Martin (1992: 156-7):
Finally, the major limitation on the account of participant identification in this chapter needs to be acknowledged — that is, it's lack of attention to the process of identifying participants. This is reflected in the concentration on textual relations at the expense of their interaction with experiential ones and the lack of a procedural orientation to determining what would be appropriate to identifying a participant at a particular place in the unfolding of a text and how exactly interlocutors might go about retrieving presumed information.
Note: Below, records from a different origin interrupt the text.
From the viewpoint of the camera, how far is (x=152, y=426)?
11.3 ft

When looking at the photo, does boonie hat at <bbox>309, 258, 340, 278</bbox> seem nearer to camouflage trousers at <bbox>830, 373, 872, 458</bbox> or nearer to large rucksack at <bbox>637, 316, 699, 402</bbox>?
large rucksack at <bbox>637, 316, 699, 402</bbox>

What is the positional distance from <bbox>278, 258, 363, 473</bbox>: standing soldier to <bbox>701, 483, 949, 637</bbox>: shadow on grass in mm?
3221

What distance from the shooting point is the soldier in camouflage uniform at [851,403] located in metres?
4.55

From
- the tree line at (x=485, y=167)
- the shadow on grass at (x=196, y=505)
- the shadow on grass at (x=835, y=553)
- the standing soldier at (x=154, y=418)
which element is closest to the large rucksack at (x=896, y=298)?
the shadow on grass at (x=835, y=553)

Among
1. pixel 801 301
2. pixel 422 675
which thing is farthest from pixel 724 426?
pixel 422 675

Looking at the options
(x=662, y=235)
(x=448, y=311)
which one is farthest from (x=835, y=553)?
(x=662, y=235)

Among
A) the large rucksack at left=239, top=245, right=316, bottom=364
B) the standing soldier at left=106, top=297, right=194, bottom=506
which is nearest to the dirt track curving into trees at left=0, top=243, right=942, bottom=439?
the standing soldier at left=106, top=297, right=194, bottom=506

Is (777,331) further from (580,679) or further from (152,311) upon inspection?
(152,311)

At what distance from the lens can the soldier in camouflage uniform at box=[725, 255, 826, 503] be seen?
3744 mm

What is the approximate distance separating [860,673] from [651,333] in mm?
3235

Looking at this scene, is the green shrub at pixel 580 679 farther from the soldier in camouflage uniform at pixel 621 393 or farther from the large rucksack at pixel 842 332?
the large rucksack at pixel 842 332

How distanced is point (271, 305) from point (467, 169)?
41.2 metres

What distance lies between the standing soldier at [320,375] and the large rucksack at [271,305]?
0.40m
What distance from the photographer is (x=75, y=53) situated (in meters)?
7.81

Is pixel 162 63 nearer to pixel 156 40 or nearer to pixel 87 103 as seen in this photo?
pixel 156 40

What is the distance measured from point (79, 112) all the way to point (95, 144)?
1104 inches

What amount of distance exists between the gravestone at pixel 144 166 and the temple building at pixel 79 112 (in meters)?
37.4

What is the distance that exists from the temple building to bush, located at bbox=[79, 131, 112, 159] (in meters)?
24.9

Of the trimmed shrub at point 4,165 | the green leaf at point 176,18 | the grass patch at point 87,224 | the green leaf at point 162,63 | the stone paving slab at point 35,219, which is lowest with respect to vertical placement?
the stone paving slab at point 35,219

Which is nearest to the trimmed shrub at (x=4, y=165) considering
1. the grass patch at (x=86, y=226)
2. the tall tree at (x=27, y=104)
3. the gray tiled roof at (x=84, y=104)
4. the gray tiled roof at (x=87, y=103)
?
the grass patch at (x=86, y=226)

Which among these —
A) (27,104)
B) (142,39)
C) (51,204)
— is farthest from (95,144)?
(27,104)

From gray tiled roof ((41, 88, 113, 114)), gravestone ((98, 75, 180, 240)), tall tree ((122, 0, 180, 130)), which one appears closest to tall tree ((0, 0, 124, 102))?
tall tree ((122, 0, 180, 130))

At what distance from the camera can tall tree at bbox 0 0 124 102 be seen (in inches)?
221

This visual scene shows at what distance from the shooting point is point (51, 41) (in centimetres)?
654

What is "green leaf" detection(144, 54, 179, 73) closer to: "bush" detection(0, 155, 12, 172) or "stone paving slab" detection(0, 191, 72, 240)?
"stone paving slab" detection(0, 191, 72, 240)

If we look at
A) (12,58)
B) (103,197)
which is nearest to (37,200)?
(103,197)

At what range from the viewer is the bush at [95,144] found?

The account thus falls far short of the specificity required for computer implementation and text generation.

Blogger Comments:

[1] To be clear, the major limitation of this chapter is that it is not what it claims to be: reference as semantic choice.  This is because it is founded on several serious theoretical misunderstandings.  For example, Martin confuses:
  • textual reference (identifiability) with ideational denotation (participant identification) — for the most part in the sense of Frege's reference to meanings transcendent of language (bedeutung);
  • textual reference (cohesive) with interpersonal deixis of the nominal group (structural);
  • reference items with nominal groups;
  • reference with lexical cohesion;
  • reference with ellipsis–&–substitution.

[2] Here Martin diverts the reader from personally identifying the actual problems with his theorising, and identifies the model's major limitation as issues of no importance — computer implementation and text generation — to his intended readership.

[3] This misunderstands SFL theory.  The process of identifying participants (or indeed the process of referring to referents) is the process of instantiation: the selection of features in networks and the activation of realisation statements.

[4] This is misleading.  Martin's model is a confusion of textual relations (reference) and experiential relations (lexical cohesion) and denotation (participant identification).

[5] The notion of "interaction" between textual and experiential relations betrays Martin's misunderstanding (1992: 390) of metafunctions as modules, instead of dimensions.

[6] On the one hand, the function of the grammatical metaphor and lexical density of this single nominal group — 11 lexical items — is to reduce its intelligibility to learners and outsiders (Halliday & Matthiessen 1999: 272).  On the other hand, it is untrue, since Martin has demonstrated his procedure for identifying participants in text, in his own terms, throughout the chapter.

[7] This misunderstands reference.  Reference presents items as identifiable; it does not inform the listener how to recover the identity.  Halliday & Matthiessen (2014: 623):
The textual status at issue in the system of reference is that of identifiability: does the speaker judge that a given element can be recovered or identified by the listener at the relevant point in the discourse or not? If it is presented as identifiable, then the listener will have to recover the identity from somewhere else.